Wall Street is booming as an expected Republican election victory raises hopes of lower taxes and deregulation, making U.S. financial markets more attractive to the rest of the world, an economist at fame.

In a interview on Bloomberg TV Friday, Allianz Chief Economic Advisor Mohamed El-Erian was asked whether investors should expect a positive growth shock accompanied by rising inflation.

“The direction ahead is clear: more growth, slightly higher inflation, a higher need for public sector borrowing, and a huge noise of aspiration where a lot of foreign capital will end up in the United States,” he said. -he replied.

The extent of these trends will become more evident when the policies of the new Trump administration become clearer — and when the people who will implement them become known, El-Erian added.

Just days after the presidential election, discussions about possible Cabinet appointments are already intensifying. Friday, the Financial Times reported that Robert Lighthizer, who served as U.S. Trade Representative during Trump’s first term, had been asked to serve in the role again.

At the same time, the position of Treasury Secretary will probably be offered to a financier, the FT was added, with hedge fund managers Scott Bessent and John Paulson considered as possibilities.

Meanwhile, the rest of the world may have a harder time coping with a period of faster growth and higher inflation, adding to America’s relative advantage, El-Erian said.

“This is a period in which American dominance over the global system will increase, both for positive and negative short-term reasons,” he explained. “The rest of the world just can’t build enough pipelines around the United States. They try and they do, but those pipelines are very small compared to the size of the United States.”

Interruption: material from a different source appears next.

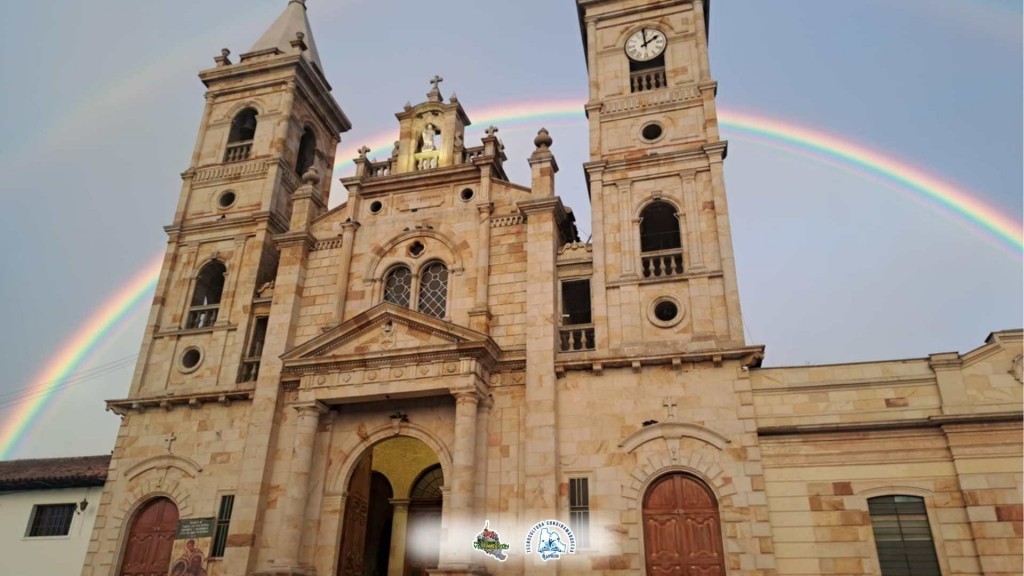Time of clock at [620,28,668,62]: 1:59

Indeed, despite fears that Trump’s tax cuts, tariffs and immigration crackdown would be inflationary and worsen deficits, bond yields have come back down after soaring immediately after the election.

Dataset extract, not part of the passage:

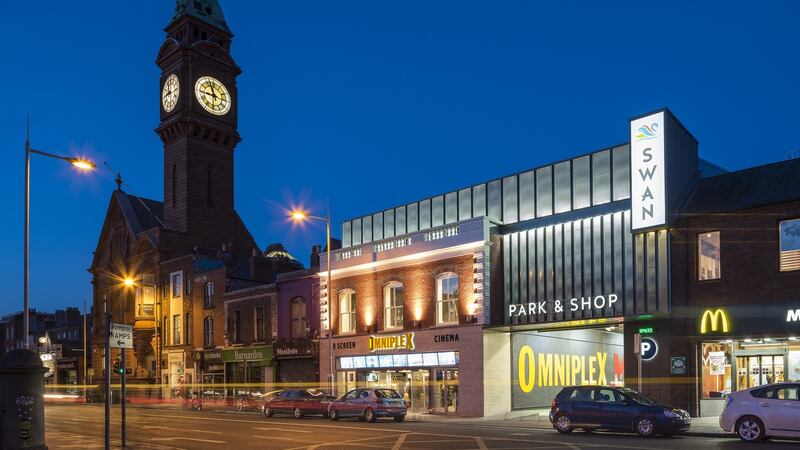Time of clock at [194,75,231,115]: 8:56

El-Erian explained that this is because US bonds have become more attractive compared to those of other advanced economies.

Continued demand for Treasuries would help the federal government finance what is expected to be a debt explosion under another Trump presidency.

Before the election, the nonpartisan Committee for a Responsible Federal Budget said its policy could add $7.5 trillion to the debt, or even up to $15.2 trillion..

But if investors, especially “the vigilantes of the links”, If governments balk at the huge volumes of debt being auctioned off by the Treasury Department, they could drive up yields and increase borrowing costs in key segments of the economy, like mortgage rates.

In a The Wall Street Journal opinion article Tuesday, however, black rock Larry Fink, chairman and CEO, said faster economic growth would help make U.S. debt more manageable.

“If GDP grows by an average of 3% in real terms over the next five years, the country’s debt-to-GDP ratio would remain roughly stable at a high, but reasonable, level,” he wrote.